The absolute collapse of the media in America can be seen through the prism of the White House Correspondents Dinner held Saturday in Washington DC. Set up to raise scholarship money for under funded students who might want to pursue journalism, the event used to be an enjoyable evening that attracted hundreds of media and political notables.
This year the dinner was a sparsely attended disaster.
One of the reasons is that President Trump refused to show up, knowing very well the press generally despises him and would relish diminishing his presence. President Bush the Younger felt that way too, but did go to the dinner a few times knowing that some boundaries were in place.
When shock jock Don Imus viciously attacked President Clinton in 1996, the press was not pleased and Imus got hammered. He crossed the line.
President Obama, of course, received gentle treatment from the likes of Jon Stewart and Seth Meyers. As emcees, they poked him a little but it was completely within reason and Mr. Obama seemed to enjoy himself.
On Saturday sans Trump, the emcee from a left wing satire show put on a hateful display that even liberals criticized. Anyone surprised? Obviously, the President made a wise decision not to go.

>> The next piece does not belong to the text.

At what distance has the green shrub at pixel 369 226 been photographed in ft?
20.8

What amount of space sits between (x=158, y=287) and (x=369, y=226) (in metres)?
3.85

In the past, I attended a number of the dinners mainly because my charitable foundation donated money to the kids. In 2015, I sat next to one Donald Trump at the Fox News table. The crowd was generally nice to him back then.
To me, the dinners were pretentious but fun. Many journalists take themselves ultra-seriously and that is always boring, but I met a lot of folks with whom I never would have spoken had I not been there.
One year the rapper Ludacris approached me and I thought all hell was going to break loose. I had criticized Pepsi Cola for using the guy in ads because his lyrics are violent and harmful, I believe, to impressionable young people. Ludacris and I had a private conversation which was instructive. I didn’t change my opinion but saw a human being rather than a caricature.
Another time, I was seated next to Supreme Court Justice Anton Scalia. When I told him that I was writing a book called “Killing Jesus” he actually scolded me saying the Gospels have that covered. It was amusing debating my book with the very powerful judge.
The highlight of those dinners was the big party held at the French Embassy afterward. One year, I spoke with Attorney General Eric Holder for a while. The conversation was respectful and I learned a lot about his point of view.
Later, I met Katy Perry and the actress Elizabeth Banks. Both are very liberal but we had a few laughs and they couldn’t have been nicer. In fact, all kinds of folks mingled with those who oppose them politically. But no meanness was on display.
That’s all changed now.
If President Trump and his wife Melania had attended the Saturday event, disrespect not humor would have been hurled in their direction. Nothing good natured about it. The emcee would have played to her base – a media that has changed both in its goals and presentation. Today it’s all about “getting” Mr. Trump and anyone who may support him.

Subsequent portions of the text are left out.